Scheiben wachsen von innen nach außen
Redaktion
/ Pressemitteilung des Leibniz-Instituts für Astrophysik Potsdam (AIP) astronews.com
29. April 2015
Mithilfe von Computersimulationen glauben Astronomen ein
Rätsel um die Entwicklung von Scheibengalaxien gelöst zu haben. Danach besteht
die sogenannte dicke Scheibe dieser Galaxien nicht nur aus alten Sternen,
sondern auch aus jüngeren Sonnen. Die Scheibe wird zusätzlich durch Kollisionen
mit Satellitengalaxien gestört, was schließlich zur beobachteten Struktur führt.
Die der Milchstraße ähnliche Galaxie NGC 891.
Die farbigen Linien zeigen das Alter der
ausgeweiteten Komponenten der Scheibe
unterschiedlicher Sterngenerationen. Zusammen
ergeben sie eine Scheibe mit konstanter Dicke,
hier markiert durch die weißen Linien.
Bild: Adam
Block, Mt. Lemmon SkyCenter, University of
Arizona / Ivan Minchev, AIP [Großansicht] |
Ein Team von Astronomen unter der Leitung von Ivan Minchev, Wissenschaftler
am Leibniz-Institut für Astrophysik Potsdam (AIP), glaubt mithilfe hochmoderner
theoretischer Modelle das Rätsel um die Entwicklung der Galaxienscheiben gelöst
zu haben. In einer jetzt veröffentlichten Studie zeigen die Wissenschaftler,
dass sich Sternpopulationen gleichen Alters durch Galaxienkollisionen nach außen
hin ausweiten. Ähnlich wie die Blütenblätter einer Rose reichern sich diese
Populationen schichtweise in der Galaxie an und formen so allmählich die
sogenannte "dicke Scheibe".

▶ **Aufgaben und Übungen**
A. Wer leitet laut Lesetext das Astronomenteam, das das Rätsel um die Entwicklung der Galaxienscheiben gelöst zu haben glaubt?
B. Gib einen Abschnitt aus dem Lesetext wortgetreu wieder. Setze bei den Worten „Scheiben wachsen von“ ein und schließe nach „Galaxie NGC 891.“.
C. Übersetze diesen Satz aus dem Lesetext ins Englische: „Die Scheibe wird zusätzlich durch Kollisionen mit Satellitengalaxien gestört, was schließlich zur beobachteten Struktur führt.“

▶ **Die Daten**
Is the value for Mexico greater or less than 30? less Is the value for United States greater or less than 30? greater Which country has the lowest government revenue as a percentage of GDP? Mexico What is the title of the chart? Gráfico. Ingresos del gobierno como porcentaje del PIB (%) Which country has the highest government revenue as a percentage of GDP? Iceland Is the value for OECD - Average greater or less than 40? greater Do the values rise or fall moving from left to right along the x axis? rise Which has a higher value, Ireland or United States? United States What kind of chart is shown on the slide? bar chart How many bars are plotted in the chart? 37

--

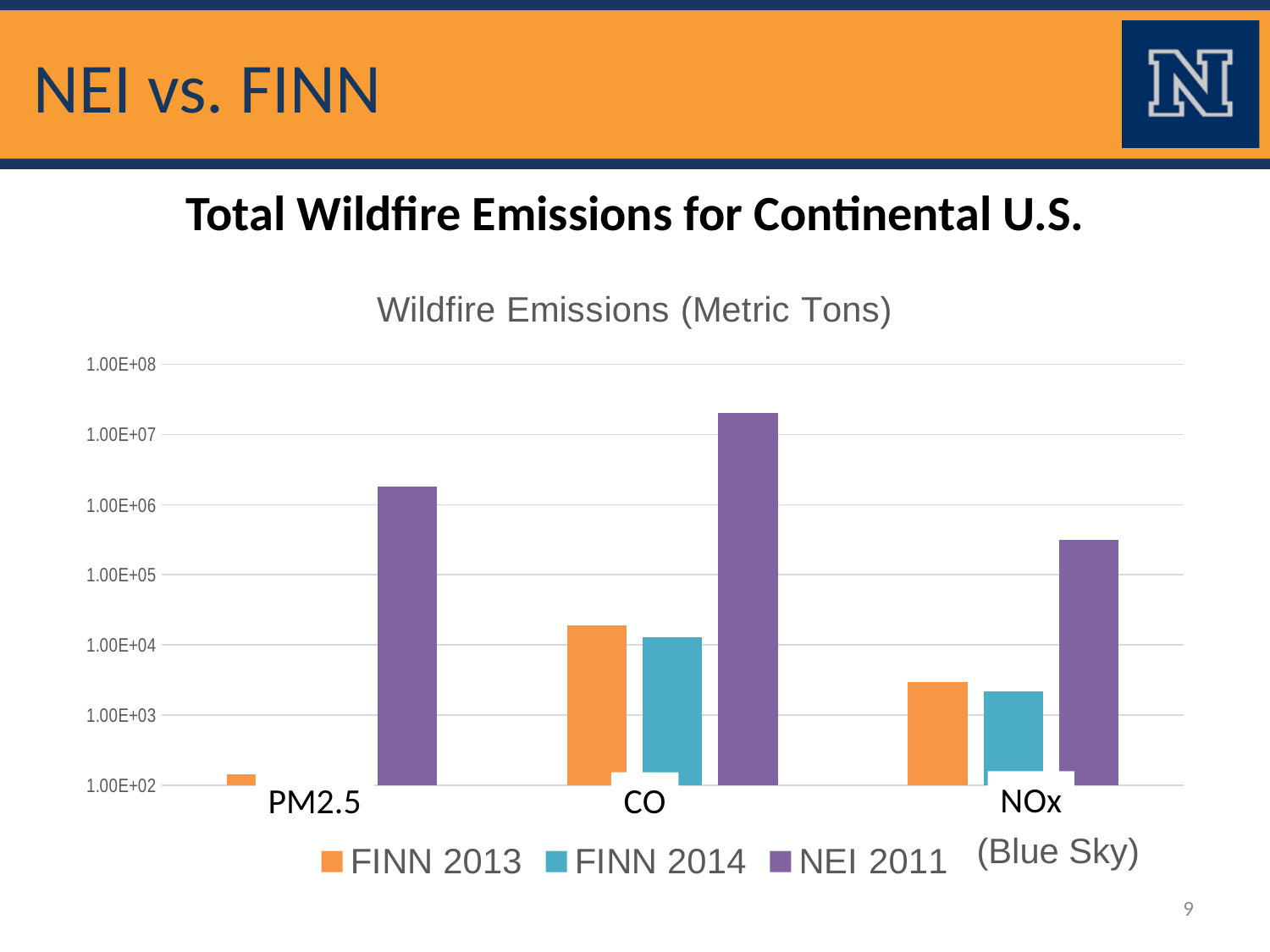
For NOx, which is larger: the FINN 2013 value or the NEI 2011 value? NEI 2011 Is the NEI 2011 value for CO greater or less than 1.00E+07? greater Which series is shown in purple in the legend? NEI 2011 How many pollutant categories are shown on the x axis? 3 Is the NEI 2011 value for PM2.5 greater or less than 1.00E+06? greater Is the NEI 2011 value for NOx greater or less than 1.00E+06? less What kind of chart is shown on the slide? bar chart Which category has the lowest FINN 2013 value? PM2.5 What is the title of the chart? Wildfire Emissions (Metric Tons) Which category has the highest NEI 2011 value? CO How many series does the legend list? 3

▶ **Ergebnisse pro Aufgabe**
A. Ivan Minchev, Wissenschaftler am Leibniz-Institut für Astrophysik Potsdam (AIP).

B.
Scheiben wachsen von innen nach außen
Redaktion
/ Pressemitteilung des Leibniz-Instituts für Astrophysik Potsdam (AIP) astronews.com
29. April 2015
Mithilfe von Computersimulationen glauben Astronomen ein
Rätsel um die Entwicklung von Scheibengalaxien gelöst zu haben. Danach besteht
die sogenannte dicke Scheibe dieser Galaxien nicht nur aus alten Sternen,
sondern auch aus jüngeren Sonnen. Die Scheibe wird zusätzlich durch Kollisionen
mit Satellitengalaxien gestört, was schließlich zur beobachteten Struktur führt.
Die der Milchstraße ähnliche Galaxie NGC 891.

C. The disk is additionally disturbed by collisions with satellite galaxies, which ultimately leads to the observed structure.